-- What to do --
1. In the passage on experiment configuration, which parameters cannot be given multiple values in one configuration file?
2. Continue the passage on experiment configuration and the maze example from its last sentence.

-- Passage provided --
+++
Interfaces inheriting from Experiment by default use a configuration file that specifies the different parameters used by the algorithms and the discount factor of the MDP. For the learning rates, the exploration parameters, discount factors and the algorithms, it is possible to give multiple values. (At this time multiple values for the number of hidden nodes - nHiddenQ and nHiddenV - are NOT supported. So for different number of hidden nodes, simply use different configuration files.) Then, experiments with all combinations of these values are performed.

The results are stored in text files in the directory cfgfile_d, where cfgfile is the configuration file. These directories should be made by hand before running the experiments. The on-line results (during training, with exploration) are stored in files with the extension .onresults, while the off-line results (after training, without exploration) are stored in files with .offresults.

Note that parameters that are irrelevant to an algorithm, such as the Boltzmann parameter tau for the algorithm Cacla, are simply ignored.

Examples

At the present time, two examples are implemented. These can be used as inspiration for your own implementations.

Example 1: Small Maze

The first example is a small maze, which really should not even be called a maze. It is a 3x3 grid, where you start in one corner and have to reach the opposite corner. Every step yields a -1 reward, except the step leading to the goal state, which yield a reward of 0 and ends the episode.
+++
-- Data block --

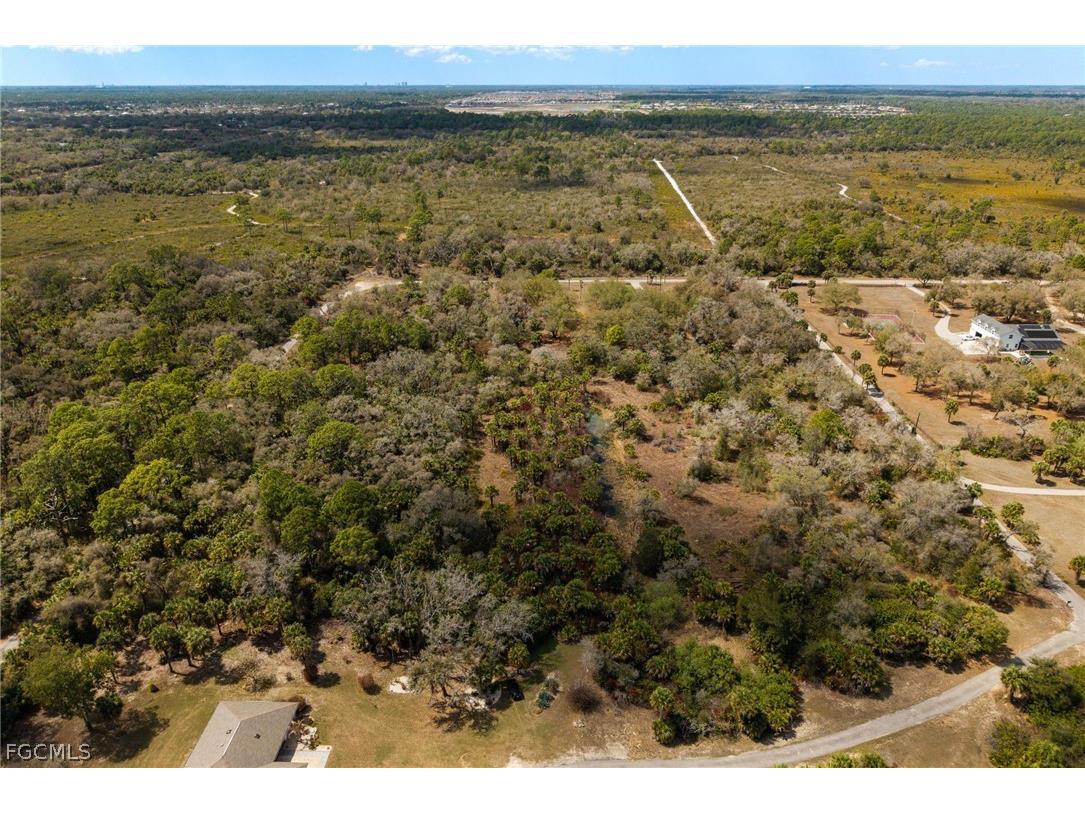 3751 Bateman Road Alva FL 33920 2026011874 image10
+++
-- Answers for this exercise --
1. The numbers of hidden nodes, nHiddenQ and nHiddenV.

2.
The MDP features 9 discrete states and 4 discrete actions. It also accepts continuous actions that are mapped to one of the discrete options. For instance, a two dimensional continuous action of (-0.2,0.4) would be mapped to right (because the second dimension - which is the left-right dimension - has the largest absolute value and its value is positive). Similarly, (-0.3,0.1) would be mapped to the action down.

Example 2: Cart Pole

The second example is the well known cart pole. In this task, the goal is to balance a pole on a cart by pushing the cart. In its present implementation, the state space is a 4 dimensional continuous space with the positions and velocities of the cart and the pole. The actions may be discrete, from 0 to 20, or continuous, from -1 to 1. Both these get scaled to -10 to 10 and the continuous actions get rounded to the nearest available option. For instance, a continuous action of 0.64 will get turned into an action of 6, which is a push to the right with 6 N. A discrete action of 3 will translate into an action of -7, which pushes the cart to the left with 7 N.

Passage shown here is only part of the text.